─── TEXTO PROPORCIONADO
Por tanto, para entender la noción de persona es fundamental no quedarnos a un nivel físico, tenemos que pasara al nivel metafísico. Es decir, la persona no es lo singular por parte de la naturaleza, sino que es el subsistente singular en tal naturaleza. Si la persona fuera lo individual por parte de la naturaleza, insisto, estaríamos al nivel de la naturaleza; y con el nombre de persona no se quiso nombrar la naturaleza, sino que se quiso nombrar a todo el ente de tal naturaleza.

Que el ejemplo teológico sirva para dar el brinco, el paso del nivel físico al nivel metafísico. La naturaleza humana de Jesucristo es substancia individual de naturaleza racional y, sin embargo, no es persona. Por tanto, en la comprensión de la definición de persona tiene que incluirse algo que nos permita salvar esta definición para que la naturaleza humana de Jesucristo no sea persona.
──────
- [EJERCICIO 1]: Indica si cada afirmación concuerda con el texto sobre la noción de persona, respondiendo sí o no y citando literalmente las palabras del texto que lo deciden. (a) La naturaleza humana de Jesucristo es persona. (b) Para entender la noción de persona no basta con quedarse en el nivel físico. (c) Con el nombre de persona se quiso nombrar la naturaleza.
─── DATOS DEL EJERCICIO
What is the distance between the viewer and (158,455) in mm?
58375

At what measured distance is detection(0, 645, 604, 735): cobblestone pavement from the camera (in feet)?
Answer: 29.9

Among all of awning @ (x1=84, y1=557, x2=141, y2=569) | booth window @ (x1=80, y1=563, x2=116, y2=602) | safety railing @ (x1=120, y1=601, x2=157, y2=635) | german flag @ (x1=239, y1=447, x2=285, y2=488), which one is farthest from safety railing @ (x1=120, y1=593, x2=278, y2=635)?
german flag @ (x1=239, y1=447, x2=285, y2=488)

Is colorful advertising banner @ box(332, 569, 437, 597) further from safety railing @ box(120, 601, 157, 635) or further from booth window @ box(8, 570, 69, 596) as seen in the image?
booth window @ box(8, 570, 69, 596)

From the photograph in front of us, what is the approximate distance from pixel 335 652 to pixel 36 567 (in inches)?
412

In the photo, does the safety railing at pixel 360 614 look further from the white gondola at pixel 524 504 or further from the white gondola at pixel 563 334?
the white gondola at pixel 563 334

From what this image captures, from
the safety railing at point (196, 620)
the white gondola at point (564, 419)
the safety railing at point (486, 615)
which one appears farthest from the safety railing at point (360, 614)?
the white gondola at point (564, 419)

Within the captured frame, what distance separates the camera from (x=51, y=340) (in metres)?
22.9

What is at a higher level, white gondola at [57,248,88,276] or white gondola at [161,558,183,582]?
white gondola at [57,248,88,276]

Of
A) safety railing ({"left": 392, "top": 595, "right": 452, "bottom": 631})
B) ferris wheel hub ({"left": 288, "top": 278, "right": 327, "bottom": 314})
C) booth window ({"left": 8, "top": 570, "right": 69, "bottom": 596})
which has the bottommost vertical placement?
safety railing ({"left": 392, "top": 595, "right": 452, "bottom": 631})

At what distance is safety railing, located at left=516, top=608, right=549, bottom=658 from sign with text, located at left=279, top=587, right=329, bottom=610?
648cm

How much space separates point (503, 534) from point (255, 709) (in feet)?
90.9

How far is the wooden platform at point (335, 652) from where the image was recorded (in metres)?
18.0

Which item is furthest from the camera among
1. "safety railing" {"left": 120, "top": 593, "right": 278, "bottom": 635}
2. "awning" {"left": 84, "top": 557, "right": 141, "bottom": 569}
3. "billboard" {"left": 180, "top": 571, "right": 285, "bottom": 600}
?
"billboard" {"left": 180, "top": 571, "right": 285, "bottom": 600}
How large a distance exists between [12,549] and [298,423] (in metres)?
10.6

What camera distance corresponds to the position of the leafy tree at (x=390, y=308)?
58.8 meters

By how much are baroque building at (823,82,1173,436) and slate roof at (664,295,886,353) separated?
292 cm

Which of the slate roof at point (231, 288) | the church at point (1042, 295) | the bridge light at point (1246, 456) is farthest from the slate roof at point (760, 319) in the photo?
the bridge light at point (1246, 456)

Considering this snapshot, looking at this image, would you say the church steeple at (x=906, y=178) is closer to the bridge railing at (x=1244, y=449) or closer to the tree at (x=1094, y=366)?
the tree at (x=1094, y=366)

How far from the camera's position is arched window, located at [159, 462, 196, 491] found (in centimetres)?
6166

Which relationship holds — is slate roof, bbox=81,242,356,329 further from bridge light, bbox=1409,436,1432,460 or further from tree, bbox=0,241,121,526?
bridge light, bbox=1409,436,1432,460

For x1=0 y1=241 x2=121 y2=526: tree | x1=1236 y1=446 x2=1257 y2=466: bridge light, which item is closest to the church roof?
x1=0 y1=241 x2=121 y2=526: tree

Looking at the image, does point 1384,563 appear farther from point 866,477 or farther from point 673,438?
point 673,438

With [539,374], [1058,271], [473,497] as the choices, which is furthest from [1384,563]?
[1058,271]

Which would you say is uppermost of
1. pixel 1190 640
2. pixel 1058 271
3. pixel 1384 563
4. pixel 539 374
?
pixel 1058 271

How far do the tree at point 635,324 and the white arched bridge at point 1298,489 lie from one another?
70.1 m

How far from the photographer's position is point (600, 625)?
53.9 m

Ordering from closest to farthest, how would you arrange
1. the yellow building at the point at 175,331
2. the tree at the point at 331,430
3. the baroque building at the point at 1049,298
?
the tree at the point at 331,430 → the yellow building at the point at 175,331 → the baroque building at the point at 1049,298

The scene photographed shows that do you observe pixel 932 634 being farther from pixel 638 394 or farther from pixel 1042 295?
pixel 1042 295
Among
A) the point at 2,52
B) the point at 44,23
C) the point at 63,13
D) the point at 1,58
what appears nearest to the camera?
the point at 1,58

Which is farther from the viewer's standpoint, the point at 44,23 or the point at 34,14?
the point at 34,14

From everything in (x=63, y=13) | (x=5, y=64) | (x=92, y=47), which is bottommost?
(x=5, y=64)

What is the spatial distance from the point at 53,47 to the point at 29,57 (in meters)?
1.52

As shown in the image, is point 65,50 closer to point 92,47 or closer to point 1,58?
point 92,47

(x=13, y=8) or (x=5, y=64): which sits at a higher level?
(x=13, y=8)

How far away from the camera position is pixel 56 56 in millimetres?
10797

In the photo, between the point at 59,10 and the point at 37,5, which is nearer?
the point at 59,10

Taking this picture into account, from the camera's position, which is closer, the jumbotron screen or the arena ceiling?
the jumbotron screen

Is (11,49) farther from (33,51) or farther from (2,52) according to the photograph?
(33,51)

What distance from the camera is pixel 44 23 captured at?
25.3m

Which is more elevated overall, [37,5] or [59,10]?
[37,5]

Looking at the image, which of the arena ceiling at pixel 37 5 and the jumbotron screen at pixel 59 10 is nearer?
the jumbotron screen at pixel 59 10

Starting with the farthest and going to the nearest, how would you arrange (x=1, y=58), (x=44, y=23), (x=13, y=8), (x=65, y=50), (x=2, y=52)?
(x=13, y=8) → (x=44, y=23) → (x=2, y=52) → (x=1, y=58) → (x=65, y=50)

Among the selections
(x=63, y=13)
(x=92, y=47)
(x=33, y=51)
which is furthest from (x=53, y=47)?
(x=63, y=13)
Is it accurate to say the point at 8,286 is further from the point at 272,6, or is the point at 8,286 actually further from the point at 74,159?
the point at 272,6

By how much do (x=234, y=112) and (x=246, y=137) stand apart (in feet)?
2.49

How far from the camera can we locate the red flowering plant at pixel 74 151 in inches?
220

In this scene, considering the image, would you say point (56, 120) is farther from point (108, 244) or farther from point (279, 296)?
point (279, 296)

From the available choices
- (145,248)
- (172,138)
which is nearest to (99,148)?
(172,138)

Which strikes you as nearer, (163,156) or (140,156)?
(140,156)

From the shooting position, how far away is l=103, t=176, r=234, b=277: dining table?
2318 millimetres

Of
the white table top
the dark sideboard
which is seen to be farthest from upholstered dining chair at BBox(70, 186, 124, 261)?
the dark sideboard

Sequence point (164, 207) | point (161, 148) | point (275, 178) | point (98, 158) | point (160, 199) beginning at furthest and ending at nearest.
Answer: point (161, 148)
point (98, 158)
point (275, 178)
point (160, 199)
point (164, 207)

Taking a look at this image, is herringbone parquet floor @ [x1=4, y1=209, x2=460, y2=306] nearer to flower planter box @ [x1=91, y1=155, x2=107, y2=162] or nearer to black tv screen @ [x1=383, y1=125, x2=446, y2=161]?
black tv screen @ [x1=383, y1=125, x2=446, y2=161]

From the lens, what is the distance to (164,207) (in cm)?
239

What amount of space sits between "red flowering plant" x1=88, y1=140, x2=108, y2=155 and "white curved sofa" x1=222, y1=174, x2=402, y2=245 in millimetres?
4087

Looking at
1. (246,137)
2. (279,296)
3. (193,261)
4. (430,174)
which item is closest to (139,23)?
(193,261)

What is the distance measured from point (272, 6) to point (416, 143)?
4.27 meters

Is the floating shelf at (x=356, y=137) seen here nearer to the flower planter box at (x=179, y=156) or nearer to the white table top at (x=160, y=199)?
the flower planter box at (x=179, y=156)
──────
─── DATOS DEL EJERCICIO
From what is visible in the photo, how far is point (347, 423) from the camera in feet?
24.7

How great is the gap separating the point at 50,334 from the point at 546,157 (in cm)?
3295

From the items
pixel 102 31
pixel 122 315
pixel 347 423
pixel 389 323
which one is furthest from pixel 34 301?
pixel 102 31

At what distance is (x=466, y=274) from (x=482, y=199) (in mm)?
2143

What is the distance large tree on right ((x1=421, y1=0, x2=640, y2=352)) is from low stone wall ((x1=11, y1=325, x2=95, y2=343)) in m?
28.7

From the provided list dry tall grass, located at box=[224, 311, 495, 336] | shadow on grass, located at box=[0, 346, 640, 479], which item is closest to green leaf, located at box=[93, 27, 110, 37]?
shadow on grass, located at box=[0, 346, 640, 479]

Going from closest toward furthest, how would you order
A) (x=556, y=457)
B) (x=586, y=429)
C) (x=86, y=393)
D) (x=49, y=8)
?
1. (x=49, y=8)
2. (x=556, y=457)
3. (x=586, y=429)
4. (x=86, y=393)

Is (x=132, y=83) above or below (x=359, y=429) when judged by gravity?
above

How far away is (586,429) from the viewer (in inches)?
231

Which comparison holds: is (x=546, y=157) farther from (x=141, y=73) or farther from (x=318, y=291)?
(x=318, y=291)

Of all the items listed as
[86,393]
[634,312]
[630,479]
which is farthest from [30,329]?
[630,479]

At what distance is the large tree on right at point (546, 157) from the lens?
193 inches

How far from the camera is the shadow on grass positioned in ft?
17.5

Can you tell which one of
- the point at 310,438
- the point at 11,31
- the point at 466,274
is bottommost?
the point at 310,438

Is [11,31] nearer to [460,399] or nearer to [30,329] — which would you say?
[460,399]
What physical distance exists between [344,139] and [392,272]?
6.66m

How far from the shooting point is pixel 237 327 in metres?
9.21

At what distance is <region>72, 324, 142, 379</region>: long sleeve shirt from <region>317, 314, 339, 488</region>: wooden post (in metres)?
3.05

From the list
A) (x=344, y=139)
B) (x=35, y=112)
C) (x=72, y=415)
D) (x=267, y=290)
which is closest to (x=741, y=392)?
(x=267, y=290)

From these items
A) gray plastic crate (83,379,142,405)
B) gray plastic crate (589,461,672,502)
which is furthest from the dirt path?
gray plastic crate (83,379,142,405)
──────
─── DATOS DEL EJERCICIO
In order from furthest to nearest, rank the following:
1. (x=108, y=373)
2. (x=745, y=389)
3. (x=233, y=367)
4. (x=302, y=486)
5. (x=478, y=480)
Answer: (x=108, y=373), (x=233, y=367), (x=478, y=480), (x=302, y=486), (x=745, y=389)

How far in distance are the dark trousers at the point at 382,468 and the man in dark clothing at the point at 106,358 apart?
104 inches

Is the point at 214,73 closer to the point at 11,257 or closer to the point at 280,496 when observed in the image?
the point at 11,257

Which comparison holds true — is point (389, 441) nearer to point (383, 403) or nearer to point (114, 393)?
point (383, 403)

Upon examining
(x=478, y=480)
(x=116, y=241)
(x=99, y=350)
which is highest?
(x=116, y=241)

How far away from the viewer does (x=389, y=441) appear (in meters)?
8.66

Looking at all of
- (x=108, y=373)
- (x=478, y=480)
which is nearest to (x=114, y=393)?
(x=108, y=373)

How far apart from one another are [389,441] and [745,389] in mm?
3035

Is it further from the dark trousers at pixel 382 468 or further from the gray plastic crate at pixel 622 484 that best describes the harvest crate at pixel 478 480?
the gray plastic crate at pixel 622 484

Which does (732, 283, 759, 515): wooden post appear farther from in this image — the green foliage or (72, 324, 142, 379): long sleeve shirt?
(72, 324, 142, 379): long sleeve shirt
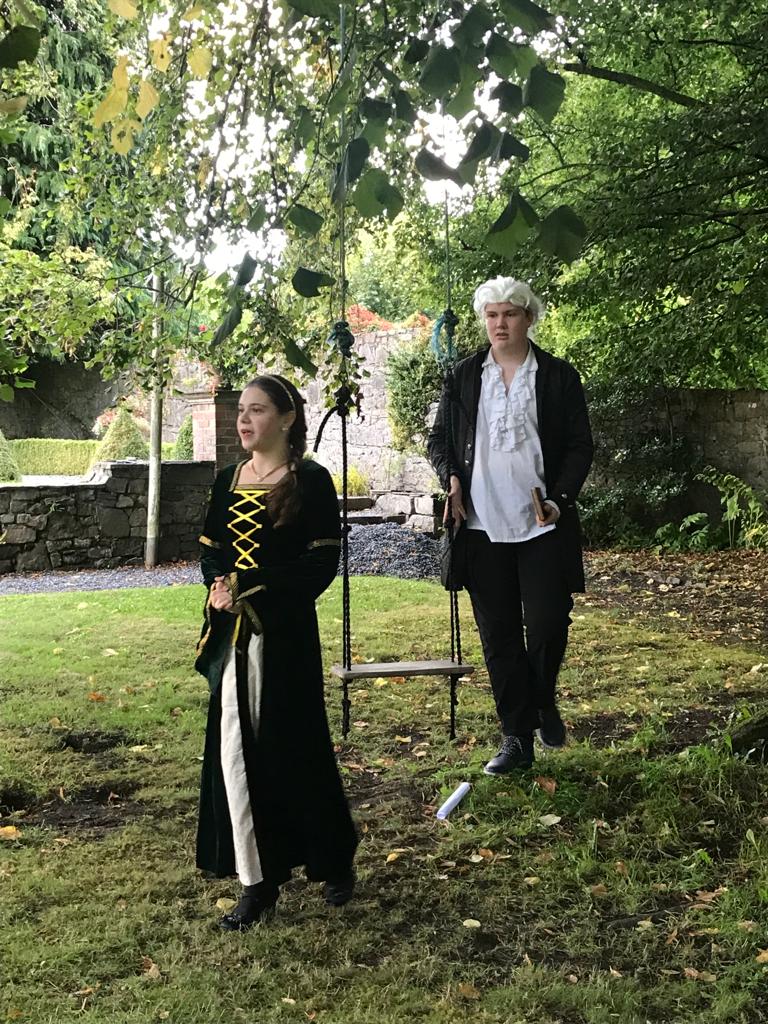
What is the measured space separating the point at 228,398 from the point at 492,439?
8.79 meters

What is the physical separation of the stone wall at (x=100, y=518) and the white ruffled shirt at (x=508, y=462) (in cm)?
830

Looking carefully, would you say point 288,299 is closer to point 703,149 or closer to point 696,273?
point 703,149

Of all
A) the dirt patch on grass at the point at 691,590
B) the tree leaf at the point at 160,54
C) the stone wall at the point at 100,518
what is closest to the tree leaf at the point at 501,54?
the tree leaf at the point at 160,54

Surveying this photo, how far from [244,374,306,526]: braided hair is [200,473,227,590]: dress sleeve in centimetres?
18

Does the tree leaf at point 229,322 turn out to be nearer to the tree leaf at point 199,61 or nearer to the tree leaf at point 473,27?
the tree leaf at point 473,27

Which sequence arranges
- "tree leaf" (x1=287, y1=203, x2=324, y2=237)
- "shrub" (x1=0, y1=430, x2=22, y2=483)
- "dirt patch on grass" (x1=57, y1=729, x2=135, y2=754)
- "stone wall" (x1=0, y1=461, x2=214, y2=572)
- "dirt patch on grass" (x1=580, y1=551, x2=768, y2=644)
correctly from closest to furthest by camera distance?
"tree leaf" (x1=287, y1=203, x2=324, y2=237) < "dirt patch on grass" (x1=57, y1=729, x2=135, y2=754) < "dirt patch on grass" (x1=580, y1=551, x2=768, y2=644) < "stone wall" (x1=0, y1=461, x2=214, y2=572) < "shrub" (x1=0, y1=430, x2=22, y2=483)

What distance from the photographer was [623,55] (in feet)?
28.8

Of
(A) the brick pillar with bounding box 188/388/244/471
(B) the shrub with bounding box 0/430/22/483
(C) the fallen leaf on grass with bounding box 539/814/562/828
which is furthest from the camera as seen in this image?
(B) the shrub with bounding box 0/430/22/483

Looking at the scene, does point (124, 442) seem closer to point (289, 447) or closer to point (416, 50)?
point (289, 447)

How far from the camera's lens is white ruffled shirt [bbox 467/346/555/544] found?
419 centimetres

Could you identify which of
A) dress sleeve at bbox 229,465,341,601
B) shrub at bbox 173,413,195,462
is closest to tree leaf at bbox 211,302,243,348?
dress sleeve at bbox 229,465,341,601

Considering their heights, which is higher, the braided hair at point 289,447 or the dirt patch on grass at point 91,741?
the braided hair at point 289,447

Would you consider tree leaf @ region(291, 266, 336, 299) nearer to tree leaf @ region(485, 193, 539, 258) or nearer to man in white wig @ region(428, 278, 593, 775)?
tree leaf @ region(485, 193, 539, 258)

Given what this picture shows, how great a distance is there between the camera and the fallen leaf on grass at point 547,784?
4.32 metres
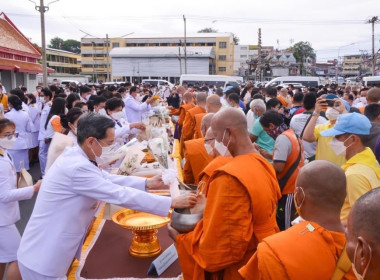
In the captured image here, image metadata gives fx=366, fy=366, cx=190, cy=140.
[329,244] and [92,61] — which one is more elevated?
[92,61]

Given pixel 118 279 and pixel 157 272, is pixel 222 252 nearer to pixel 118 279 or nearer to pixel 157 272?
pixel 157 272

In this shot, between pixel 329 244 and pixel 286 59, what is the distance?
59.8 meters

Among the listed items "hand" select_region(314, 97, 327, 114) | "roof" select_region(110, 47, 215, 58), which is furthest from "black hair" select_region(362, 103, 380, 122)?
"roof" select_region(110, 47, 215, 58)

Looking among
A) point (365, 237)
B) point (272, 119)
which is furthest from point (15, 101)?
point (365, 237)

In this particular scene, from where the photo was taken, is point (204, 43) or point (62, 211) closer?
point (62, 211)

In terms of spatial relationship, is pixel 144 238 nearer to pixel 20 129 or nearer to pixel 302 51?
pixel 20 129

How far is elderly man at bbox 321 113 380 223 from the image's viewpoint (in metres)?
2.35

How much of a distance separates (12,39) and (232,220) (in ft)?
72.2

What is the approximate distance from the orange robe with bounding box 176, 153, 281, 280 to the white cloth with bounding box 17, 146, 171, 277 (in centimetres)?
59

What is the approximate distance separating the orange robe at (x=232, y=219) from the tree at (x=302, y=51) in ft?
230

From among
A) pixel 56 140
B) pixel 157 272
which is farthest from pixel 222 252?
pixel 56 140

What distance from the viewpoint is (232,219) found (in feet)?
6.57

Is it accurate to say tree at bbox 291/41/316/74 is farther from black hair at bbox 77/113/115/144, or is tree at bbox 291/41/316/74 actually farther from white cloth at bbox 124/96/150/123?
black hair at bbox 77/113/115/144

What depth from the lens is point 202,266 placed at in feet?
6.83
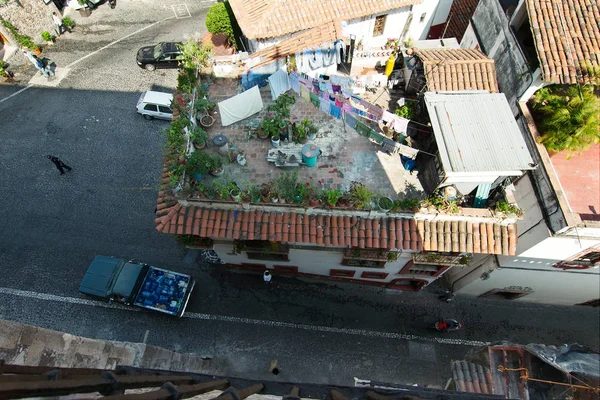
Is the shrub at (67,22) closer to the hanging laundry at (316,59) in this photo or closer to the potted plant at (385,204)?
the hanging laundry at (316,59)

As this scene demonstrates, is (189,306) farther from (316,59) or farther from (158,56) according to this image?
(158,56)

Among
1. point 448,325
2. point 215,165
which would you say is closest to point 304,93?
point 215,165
──────
- [EJERCICIO 2]: Extrae cada línea de los registros que contenga la palabra "according", distinguiendo entre mayúsculas y minúsculas.

- [RESULTADO 1]:
(a) No: "La naturaleza humana de Jesucristo es substancia individual de naturaleza racional y, sin embargo, no es persona."
(b) Sí: "para entender la noción de persona es fundamental no quedarnos a un nivel físico"
(c) No: "con el nombre de persona no se quiso nombrar la naturaleza"

- [RESULTADO 2]:
Is (11,49) farther from (33,51) or farther from (2,52) according to the photograph?
As this scene demonstrates, is (189,306) farther from (316,59) or farther from (158,56) according to this image?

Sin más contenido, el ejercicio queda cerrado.